··· Supplied entries
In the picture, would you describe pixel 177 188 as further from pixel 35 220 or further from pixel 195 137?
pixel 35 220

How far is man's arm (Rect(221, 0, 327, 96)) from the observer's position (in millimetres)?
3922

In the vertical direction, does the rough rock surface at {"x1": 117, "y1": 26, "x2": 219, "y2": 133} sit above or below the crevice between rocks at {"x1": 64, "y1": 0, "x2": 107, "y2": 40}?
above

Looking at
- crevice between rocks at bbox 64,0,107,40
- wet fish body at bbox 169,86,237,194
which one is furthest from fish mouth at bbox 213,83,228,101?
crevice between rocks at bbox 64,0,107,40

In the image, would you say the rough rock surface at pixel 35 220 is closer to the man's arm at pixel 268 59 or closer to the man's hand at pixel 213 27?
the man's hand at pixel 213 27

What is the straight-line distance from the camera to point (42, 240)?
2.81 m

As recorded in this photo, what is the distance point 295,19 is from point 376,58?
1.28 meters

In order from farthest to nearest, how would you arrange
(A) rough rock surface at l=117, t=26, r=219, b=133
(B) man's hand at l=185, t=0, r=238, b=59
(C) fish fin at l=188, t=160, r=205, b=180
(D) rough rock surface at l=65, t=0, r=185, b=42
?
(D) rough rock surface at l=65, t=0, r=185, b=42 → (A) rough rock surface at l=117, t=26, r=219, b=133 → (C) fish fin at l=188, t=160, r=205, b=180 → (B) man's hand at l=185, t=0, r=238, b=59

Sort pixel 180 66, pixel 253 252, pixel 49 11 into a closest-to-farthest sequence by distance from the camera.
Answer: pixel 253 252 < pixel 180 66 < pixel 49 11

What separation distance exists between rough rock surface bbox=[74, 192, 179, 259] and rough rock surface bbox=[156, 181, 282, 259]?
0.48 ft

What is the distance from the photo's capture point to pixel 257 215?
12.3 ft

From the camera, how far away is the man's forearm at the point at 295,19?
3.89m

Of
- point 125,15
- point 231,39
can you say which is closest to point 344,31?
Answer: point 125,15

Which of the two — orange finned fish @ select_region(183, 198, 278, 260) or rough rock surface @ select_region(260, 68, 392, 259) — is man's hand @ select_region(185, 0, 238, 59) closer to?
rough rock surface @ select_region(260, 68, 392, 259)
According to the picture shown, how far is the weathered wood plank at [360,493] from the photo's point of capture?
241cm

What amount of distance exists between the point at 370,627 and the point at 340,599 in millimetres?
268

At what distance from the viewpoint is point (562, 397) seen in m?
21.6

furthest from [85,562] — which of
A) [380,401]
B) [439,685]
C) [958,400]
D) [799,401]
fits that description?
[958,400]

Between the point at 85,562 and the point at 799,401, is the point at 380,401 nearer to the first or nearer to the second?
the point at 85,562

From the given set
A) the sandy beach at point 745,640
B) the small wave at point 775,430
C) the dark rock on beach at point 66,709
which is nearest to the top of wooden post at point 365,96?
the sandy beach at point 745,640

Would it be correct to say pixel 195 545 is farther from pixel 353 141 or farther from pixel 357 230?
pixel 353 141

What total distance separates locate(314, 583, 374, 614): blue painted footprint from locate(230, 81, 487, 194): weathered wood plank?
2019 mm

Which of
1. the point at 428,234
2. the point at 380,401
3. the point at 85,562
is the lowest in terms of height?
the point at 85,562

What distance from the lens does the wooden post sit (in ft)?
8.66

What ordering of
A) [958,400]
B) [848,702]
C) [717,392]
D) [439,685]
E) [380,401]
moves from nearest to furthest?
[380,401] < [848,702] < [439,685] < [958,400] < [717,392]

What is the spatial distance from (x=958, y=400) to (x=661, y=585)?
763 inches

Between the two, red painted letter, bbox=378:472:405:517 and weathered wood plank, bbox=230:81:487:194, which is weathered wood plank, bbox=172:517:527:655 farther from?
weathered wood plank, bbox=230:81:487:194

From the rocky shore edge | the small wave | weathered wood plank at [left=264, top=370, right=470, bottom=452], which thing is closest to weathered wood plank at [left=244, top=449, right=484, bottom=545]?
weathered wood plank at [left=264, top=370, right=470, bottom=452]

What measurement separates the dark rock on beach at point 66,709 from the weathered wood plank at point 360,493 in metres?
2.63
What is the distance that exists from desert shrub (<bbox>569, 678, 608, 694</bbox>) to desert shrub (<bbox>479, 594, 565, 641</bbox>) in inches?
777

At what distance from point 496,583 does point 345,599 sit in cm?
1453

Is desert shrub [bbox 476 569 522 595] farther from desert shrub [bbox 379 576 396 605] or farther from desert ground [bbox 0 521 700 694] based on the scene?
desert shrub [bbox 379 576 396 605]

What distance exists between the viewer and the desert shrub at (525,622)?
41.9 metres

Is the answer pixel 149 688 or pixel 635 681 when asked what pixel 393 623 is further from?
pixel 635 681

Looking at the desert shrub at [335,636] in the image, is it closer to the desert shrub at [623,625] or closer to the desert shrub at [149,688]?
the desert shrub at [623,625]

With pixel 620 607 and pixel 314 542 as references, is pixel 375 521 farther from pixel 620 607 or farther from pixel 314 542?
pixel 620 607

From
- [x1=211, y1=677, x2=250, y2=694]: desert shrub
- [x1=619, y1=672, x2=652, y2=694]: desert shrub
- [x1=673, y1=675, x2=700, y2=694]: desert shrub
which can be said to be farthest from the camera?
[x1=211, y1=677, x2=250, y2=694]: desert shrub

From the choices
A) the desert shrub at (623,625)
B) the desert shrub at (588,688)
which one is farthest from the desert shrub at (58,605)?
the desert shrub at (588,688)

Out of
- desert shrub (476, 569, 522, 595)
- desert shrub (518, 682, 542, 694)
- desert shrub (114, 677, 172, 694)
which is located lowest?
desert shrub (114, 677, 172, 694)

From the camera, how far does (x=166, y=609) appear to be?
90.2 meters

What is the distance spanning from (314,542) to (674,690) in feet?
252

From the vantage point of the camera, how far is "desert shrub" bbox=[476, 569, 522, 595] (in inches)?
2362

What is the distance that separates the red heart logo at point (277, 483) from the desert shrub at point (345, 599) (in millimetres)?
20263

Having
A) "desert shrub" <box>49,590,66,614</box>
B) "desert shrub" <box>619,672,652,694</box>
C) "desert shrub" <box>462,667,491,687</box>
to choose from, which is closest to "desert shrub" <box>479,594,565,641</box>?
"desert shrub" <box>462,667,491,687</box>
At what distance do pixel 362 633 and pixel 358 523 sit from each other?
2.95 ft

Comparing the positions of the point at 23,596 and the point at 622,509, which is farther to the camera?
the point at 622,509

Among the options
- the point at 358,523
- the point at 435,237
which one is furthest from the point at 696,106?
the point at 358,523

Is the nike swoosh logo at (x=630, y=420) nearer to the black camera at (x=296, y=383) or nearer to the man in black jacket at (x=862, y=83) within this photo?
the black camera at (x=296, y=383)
······
= Work to complete =
Rewrite the records between the line holding "What is the distance that exists" and the line holding "41.9 metres", inclusive, swapping "viewer" for "observer" and leaving everything else as it is.

= Written answer =
What is the distance that exists from desert shrub (<bbox>569, 678, 608, 694</bbox>) to desert shrub (<bbox>479, 594, 565, 641</bbox>) in inches?
777

At what distance from point 496,583 does point 345,599 sit in cm?
1453

Is desert shrub [bbox 476 569 522 595] farther from desert shrub [bbox 379 576 396 605] or farther from desert ground [bbox 0 521 700 694] based on the scene?
desert shrub [bbox 379 576 396 605]

What distance exists between the observer and the desert shrub at (525,622)?
41.9 metres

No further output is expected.